Гертджи попыталась перекреститься, но Черный Человек так зыркнул на нее, что рука снова бессильно повисла вдоль тела.
Он резко отстранился от Гертджи, и она едва не упала, как платье, из-под которого выдернули деревянную портновскую подставку.
Черный Человек еще раз взглянул на нее – холодно, внимательно, пристально, как на случайно залетевшее в дом насекомое, и улыбнулся – как всегда, одними губами.
– До свиданья, красавица! – промолвил он и направился к двери. – Так запомни – старая Кэтлин!
Когда полчаса спустя мейстер Рембрандт спустился из своей мастерской, Гертджи стояла в дверях, застегивая коричневый суконный влигер, отороченный недорогим куньим мехом.
– Куда ты собралась? – без особого интереса осведомился хозяин.
– На зеленной рынок, – проговорила Гертджи, подхватив корзинку. – Зеленщик не принес майорана и базилика.
На табло зажглась надпись «Пристегнуть ремни, не курить». Соседка отложила журнал и взглянула на Дмитрия.
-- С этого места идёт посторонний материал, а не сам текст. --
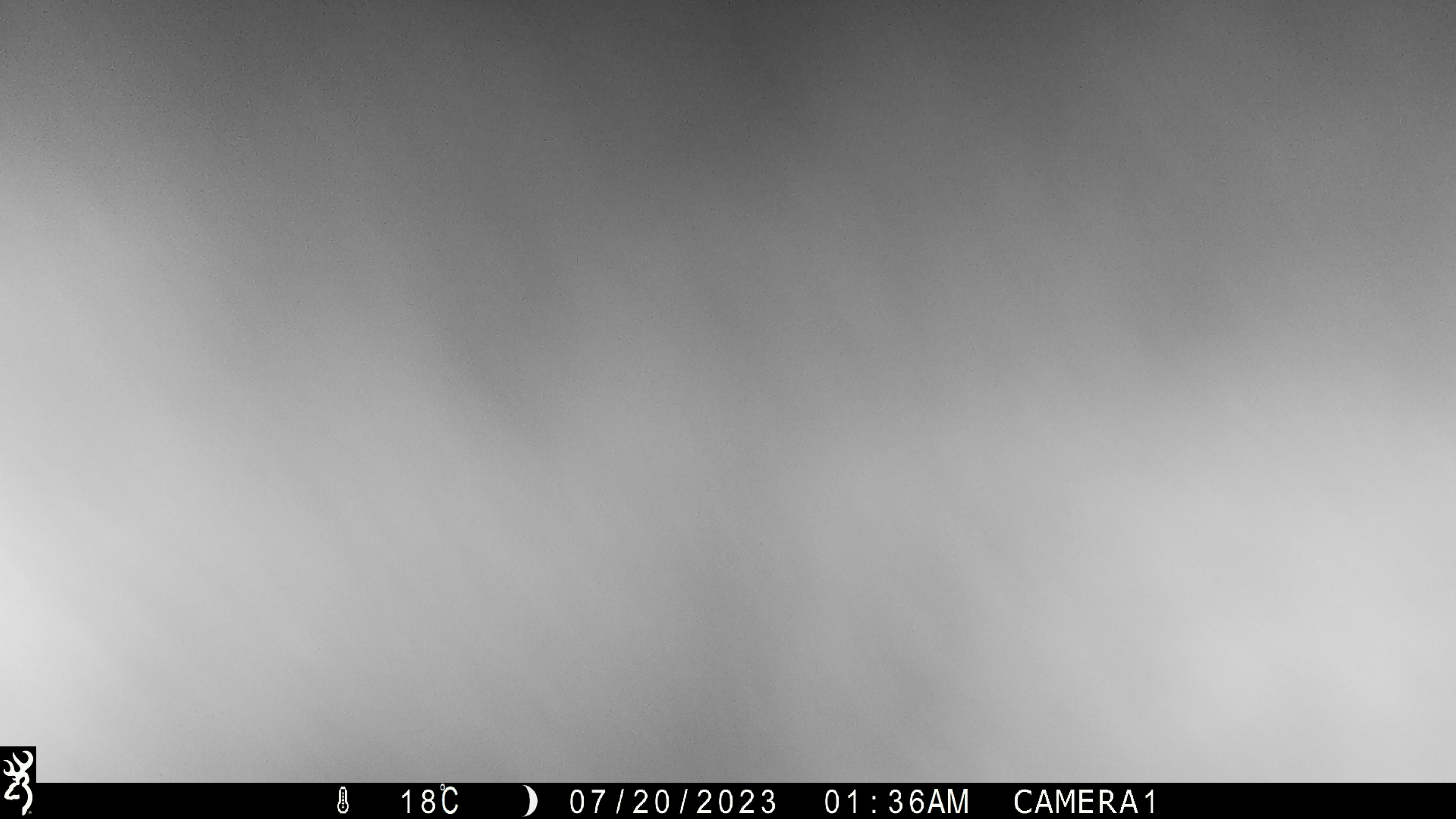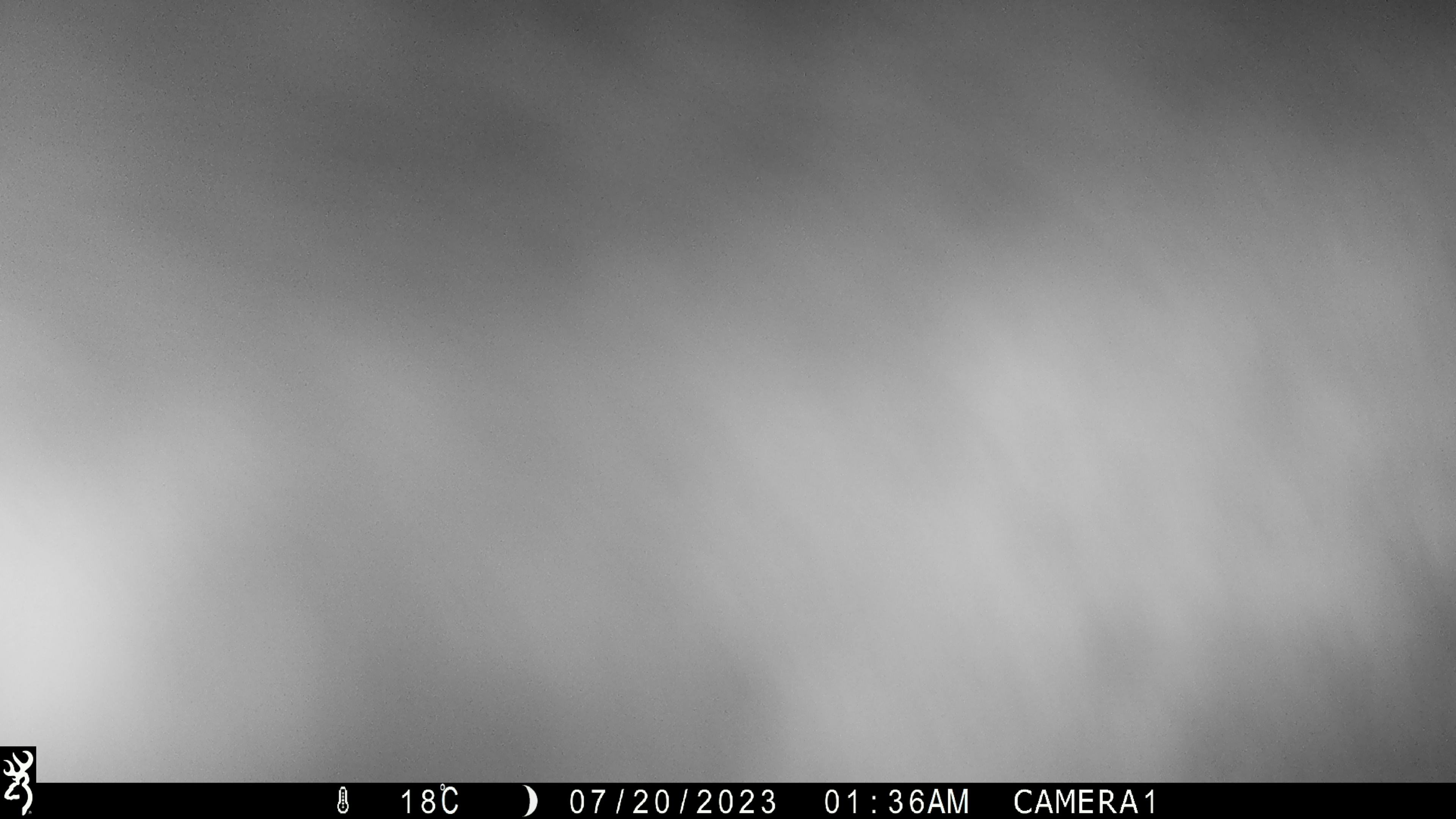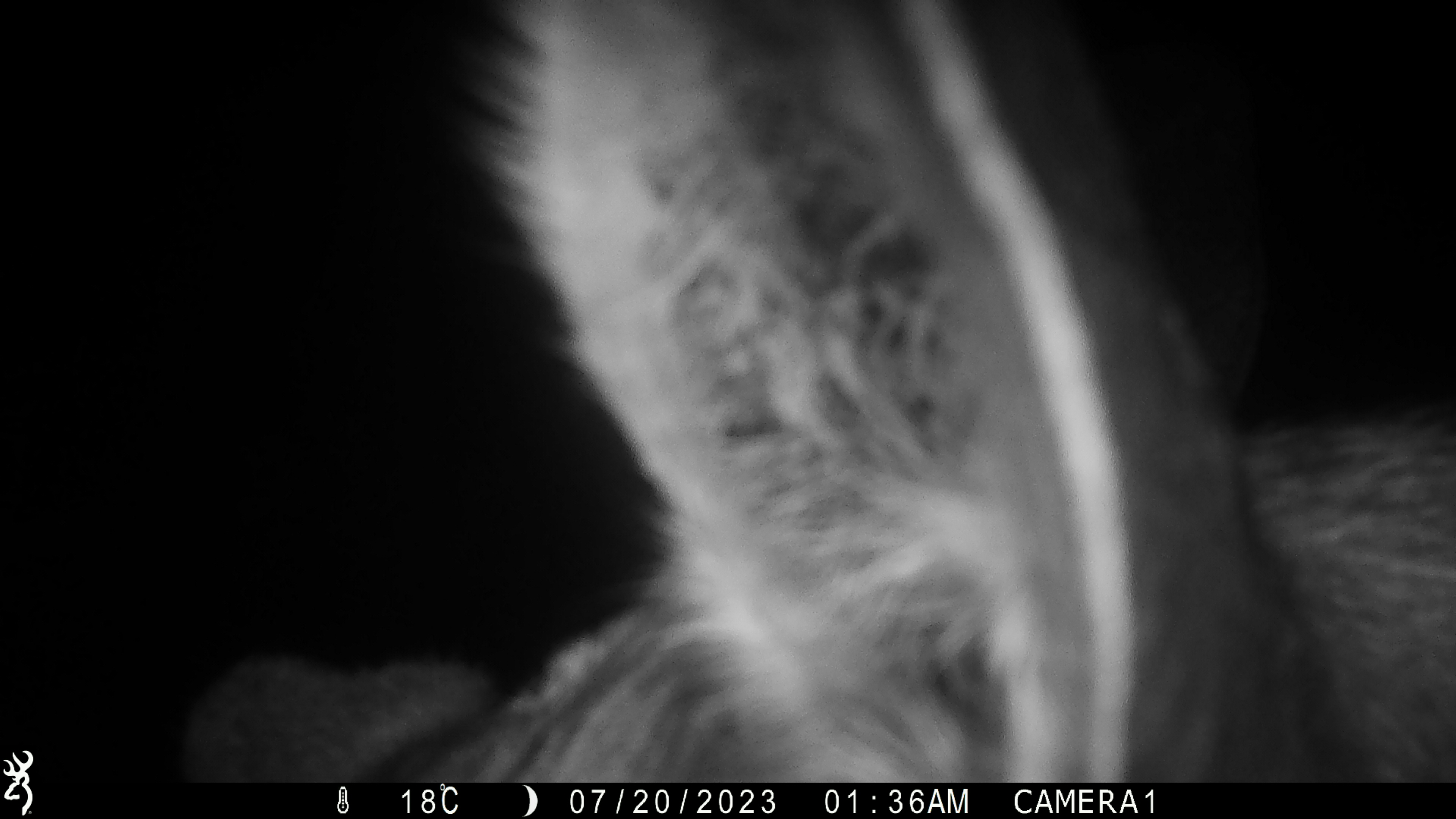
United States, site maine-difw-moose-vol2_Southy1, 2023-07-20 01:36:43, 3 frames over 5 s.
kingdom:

– Простите, вы не могли бы поменяться со мной местами? Боюсь, что голова закружится, если буду смотреть в окно…
«Сразу не могла сказать», – раздраженно подумал Старыгин.
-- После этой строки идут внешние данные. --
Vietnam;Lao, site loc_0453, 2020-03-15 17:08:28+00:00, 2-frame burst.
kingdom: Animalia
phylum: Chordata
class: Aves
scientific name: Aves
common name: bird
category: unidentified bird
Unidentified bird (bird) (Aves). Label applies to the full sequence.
Он устал, уже два дня почти не спал и беспрерывно нервничал. Кроме того, он не успел толком позавтракать и теперь мучился голодом. Однако сделал над собой усилие и любезно улыбнулся соседке, поглядев на нее внимательнее. Была она белокура и румяна, кожа того фарфорового белого оттенка, какой любили изображать голландские художники. Она чуть склонила голову, ожидая ответа, и Старыгину вдруг увиделось нечто знакомое в этой белокожести и пухлых щеках.
Однако, пока она неторопливо выплывала в проход, долго искала что-то в дорожной сумке, потом укладывала ее наверх, наваждение прошло. Дама оказалась не первой молодости, а может, просто слишком полна.
«Обычная белобрысая тетеха, – снова впадая в раздражение, подумал Дмитрий Алексеевич. – Небось будет весь полет с разговорами лезть, поспать не даст».
Старыгин пристегнул ремень и отвернулся к окну. Самолет оторвался от земли и набирал высоту. На душе было тревожно.
Он краем глаза поглядел на женщину в соседнем кресле. Она читала глянцевый рекламный журнал. И – что это? Он не поверил своим глазам. С журнальной страницы на него смотрела та же самая картина, о которой он думал третий день без перерыва. Ну да, разумеется, «Ночной дозор» Рембрандта!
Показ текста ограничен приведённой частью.